### Text segment
-.-.-

The 2008 North Dakota gubernatorial election took place on November 4, 2008 for the post of Governor of North Dakota. Incumbent Republican governor John Hoeven was easily reelected again, defeating Democratic-NPL challenger Tim Mathern. The primaries took place on June 10, 2008. In this election, Hoeven outperformed John McCain, the Republican presidential nominee, by about 21%; McCain defeated Democratic nominee Barack Obama 53%–45% in the concurrent presidential election.

In 2022, voters voted in favor of Constitutional Measure 1 to term-limit governors. Doug Burgum, who was in his second term when the measure passed, would have been eligible to run for a third under grandfather clause, but he ultimately chose not to, making 2008 the last time an incumbent ran for a third consecutive term.

-.-.-

### Raw data
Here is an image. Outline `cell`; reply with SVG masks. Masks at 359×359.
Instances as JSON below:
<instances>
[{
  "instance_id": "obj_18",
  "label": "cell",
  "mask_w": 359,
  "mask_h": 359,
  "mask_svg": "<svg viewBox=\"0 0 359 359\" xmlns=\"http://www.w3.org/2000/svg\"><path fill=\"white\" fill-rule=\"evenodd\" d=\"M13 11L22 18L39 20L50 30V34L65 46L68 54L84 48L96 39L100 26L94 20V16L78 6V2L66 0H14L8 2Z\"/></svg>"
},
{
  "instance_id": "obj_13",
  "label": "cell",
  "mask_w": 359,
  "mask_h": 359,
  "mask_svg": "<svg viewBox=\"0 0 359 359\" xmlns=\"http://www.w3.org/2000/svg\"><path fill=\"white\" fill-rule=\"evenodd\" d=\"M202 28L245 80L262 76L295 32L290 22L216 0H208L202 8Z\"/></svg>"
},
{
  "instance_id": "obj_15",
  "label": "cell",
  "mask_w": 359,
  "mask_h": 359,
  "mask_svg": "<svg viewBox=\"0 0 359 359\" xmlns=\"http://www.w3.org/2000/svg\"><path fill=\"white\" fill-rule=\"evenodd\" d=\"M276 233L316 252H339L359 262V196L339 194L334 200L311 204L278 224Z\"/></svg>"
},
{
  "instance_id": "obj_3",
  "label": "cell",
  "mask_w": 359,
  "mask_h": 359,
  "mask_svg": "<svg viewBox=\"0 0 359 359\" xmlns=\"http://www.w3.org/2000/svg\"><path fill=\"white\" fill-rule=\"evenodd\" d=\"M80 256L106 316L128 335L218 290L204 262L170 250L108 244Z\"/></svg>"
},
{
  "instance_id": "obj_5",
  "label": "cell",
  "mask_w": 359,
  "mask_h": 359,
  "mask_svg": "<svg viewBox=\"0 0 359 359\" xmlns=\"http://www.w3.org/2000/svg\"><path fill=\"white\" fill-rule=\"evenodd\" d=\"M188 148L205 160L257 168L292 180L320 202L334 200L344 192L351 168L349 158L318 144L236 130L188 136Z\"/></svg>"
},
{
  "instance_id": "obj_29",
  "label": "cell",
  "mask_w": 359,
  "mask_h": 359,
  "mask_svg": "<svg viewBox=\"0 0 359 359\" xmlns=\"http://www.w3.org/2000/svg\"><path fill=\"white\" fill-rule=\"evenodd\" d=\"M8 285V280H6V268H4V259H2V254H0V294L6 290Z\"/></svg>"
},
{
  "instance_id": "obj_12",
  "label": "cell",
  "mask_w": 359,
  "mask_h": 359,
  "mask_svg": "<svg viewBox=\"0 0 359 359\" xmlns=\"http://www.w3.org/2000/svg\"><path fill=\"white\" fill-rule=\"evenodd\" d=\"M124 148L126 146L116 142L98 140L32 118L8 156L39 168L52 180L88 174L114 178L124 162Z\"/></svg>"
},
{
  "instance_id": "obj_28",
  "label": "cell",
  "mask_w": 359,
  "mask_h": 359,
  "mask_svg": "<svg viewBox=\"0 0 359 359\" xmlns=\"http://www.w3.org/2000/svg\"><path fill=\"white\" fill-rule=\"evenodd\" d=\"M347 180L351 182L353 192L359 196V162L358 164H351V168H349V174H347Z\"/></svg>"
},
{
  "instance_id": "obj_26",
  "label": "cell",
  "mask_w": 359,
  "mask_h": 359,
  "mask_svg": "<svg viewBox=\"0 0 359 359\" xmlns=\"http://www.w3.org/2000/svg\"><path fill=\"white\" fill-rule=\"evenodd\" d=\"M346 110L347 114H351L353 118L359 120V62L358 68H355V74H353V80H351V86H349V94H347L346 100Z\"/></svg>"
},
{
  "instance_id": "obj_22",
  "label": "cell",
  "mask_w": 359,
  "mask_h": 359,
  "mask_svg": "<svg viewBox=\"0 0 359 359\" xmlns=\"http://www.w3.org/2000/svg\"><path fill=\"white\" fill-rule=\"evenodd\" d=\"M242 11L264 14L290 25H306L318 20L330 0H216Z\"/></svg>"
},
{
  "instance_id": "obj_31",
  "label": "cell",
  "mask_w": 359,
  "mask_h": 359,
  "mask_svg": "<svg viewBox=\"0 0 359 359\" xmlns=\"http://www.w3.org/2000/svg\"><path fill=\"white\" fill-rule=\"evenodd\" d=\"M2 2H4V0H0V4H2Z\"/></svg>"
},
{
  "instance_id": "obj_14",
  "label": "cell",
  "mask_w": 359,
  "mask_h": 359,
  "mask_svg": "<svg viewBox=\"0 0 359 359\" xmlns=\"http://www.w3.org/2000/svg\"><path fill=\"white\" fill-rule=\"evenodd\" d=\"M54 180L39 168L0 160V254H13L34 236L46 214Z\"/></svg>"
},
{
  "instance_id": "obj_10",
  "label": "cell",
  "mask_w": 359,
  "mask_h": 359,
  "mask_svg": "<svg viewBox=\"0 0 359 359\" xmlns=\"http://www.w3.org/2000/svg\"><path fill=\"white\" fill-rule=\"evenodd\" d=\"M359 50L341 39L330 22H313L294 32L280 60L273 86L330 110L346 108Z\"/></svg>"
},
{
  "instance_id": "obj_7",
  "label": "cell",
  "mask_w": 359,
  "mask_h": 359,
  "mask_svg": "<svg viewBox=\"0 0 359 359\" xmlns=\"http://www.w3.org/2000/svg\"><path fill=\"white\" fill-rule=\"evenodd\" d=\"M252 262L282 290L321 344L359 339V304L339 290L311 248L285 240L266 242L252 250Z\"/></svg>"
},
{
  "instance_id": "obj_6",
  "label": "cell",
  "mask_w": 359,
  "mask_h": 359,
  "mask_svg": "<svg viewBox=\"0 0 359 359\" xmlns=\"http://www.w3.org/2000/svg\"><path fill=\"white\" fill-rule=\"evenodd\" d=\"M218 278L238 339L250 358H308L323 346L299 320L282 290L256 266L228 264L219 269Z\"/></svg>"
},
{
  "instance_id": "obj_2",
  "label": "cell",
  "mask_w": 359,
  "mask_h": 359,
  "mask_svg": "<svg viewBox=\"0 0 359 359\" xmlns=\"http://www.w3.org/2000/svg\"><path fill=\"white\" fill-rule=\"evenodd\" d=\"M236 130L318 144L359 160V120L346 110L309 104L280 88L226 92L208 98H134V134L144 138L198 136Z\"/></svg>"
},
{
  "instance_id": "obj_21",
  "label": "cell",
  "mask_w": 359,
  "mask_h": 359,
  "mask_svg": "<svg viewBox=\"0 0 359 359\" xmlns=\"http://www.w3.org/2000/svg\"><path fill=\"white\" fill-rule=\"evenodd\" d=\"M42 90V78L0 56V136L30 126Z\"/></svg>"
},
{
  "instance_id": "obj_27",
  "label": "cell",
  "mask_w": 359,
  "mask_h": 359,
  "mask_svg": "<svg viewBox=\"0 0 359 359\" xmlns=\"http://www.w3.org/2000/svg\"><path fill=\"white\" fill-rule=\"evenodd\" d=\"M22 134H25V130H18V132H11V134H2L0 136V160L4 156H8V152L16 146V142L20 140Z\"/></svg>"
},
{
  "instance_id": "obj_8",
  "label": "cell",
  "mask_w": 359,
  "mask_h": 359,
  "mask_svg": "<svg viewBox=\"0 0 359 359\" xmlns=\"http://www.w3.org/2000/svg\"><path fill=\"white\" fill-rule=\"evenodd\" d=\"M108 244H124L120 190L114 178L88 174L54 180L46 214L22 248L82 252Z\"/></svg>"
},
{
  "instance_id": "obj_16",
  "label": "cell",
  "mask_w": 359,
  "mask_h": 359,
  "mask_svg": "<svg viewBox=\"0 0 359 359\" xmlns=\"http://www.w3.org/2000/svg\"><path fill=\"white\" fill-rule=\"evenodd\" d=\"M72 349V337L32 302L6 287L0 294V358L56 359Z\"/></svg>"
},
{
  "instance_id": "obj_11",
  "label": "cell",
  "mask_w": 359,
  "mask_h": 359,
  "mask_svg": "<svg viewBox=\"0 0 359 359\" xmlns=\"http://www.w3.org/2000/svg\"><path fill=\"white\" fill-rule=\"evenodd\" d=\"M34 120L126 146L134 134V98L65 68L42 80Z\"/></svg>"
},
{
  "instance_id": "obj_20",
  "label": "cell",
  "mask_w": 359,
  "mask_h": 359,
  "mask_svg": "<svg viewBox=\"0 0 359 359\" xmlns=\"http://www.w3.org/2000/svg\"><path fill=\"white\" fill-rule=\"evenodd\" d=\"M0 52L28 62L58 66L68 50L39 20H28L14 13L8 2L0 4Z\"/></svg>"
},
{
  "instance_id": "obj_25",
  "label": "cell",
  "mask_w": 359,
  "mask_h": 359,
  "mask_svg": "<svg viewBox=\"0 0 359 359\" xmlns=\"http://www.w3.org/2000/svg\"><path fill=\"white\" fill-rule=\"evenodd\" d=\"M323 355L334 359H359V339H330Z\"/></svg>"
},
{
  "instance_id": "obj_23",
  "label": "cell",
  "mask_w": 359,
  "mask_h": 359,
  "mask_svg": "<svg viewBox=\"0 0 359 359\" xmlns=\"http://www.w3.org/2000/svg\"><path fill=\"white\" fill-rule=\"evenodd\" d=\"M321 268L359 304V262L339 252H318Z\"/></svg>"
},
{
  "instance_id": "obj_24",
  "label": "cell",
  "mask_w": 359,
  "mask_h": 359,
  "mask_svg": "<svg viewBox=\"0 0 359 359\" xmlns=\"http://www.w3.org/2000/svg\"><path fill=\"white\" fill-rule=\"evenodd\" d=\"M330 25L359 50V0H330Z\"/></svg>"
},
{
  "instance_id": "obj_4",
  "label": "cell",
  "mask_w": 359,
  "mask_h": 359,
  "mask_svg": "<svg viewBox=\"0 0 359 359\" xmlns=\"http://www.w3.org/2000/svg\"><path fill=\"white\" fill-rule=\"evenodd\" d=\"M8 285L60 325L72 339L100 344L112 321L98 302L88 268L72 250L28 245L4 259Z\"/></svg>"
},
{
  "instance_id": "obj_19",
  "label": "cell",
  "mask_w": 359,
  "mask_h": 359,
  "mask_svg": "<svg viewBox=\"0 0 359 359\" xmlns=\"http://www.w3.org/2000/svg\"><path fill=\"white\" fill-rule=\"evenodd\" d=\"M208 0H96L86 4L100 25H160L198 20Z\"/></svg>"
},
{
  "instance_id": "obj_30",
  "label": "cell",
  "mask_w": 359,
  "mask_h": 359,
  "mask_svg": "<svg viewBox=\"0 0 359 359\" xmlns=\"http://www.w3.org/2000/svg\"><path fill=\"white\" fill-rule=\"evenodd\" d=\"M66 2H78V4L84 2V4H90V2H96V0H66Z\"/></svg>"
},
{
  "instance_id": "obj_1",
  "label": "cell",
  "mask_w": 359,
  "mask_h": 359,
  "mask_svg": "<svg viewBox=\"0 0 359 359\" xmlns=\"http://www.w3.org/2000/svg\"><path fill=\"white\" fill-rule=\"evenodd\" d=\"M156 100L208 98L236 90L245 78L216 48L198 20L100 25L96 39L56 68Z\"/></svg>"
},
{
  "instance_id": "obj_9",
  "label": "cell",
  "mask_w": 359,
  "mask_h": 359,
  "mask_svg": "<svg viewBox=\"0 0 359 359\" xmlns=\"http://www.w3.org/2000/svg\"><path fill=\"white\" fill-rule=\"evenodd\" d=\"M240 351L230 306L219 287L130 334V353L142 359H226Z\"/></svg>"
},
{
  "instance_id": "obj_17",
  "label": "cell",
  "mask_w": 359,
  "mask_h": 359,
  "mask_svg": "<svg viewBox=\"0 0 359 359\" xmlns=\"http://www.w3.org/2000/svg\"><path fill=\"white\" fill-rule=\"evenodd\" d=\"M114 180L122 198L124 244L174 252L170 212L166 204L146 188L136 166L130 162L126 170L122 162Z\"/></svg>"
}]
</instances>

-.-.-

### Exercises
1) In the text on the 2008 North Dakota governor's race, swap "easily" for "comfortably" and give everything from "The 2008 North" down to "concurrent presidential election.".
2) According to the text on the 2008 North Dakota governor's race, on what date were the primaries held?
3) Write what comes next in the text on the 2008 North Dakota governor's race, starting after its last sentence.

### Written responses
1)
The 2008 North Dakota gubernatorial election took place on November 4, 2008 for the post of Governor of North Dakota. Incumbent Republican governor John Hoeven was comfortably reelected again, defeating Democratic-NPL challenger Tim Mathern. The primaries took place on June 10, 2008. In this election, Hoeven outperformed John McCain, the Republican presidential nominee, by about 21%; McCain defeated Democratic nominee Barack Obama 53%–45% in the concurrent presidential election.

2) June 10, 2008.

3)
==Candidates==
===Republican===
- John Hoeven, Governor of North Dakota
- Running mate: Jack Dalrymple, Lieutenant Governor of North Dakota

===Democratic-NPL===
- Tim Mathern, State Senator
- Running mate: Merle Boucher, State Representative

===Independent===
- DuWayne Hendrickson
- Running mate: Dana Brandenberg

==General election==

===Predictions===

| Source | Ranking | As of |
|---|---|---|
| The Cook Political Report | Safe R | October 16, 2008 |
| Rothenberg Political Report | Safe R | November 2, 2008 |
| Sabato's Crystal Ball | Safe R | November 3, 2008 |
| Real Clear Politics | Safe R | November 4, 2008 |

===Polling===

| Source | Date | John Hoeven (R) | Tim Mathern (D) |
|---|---|---|---|
| Rasmussen Reports | September 8, 2008 | 68% | 28% |
| Rasmussen Reports | July 8, 2008 | 67% | 27% |

===Results===

North Dakota gubernatorial election, 2008
| Party |  | Candidate | Votes | % | ±% |
|---|---|---|---|---|---|
|  | Republican | John Hoeven (Incumbent) | 235,009 | 74.44% | +3.19% |
|  | Democratic–NPL | Tim Mathern | 74,279 | 23.53% | −3.86% |
|  | Independent | DuWayne Hendrickson | 6,404 | 2.03% |  |
| Majority |  |  | 160,730 | 50.91% | +7.05% |
| Turnout |  |  | 315,692 |  |  |
|  | Republican hold |  | Swing |  |  |

==== Counties that flipped from Democratic to Republican ====
- Sioux (Largest CDP: Cannon Ball)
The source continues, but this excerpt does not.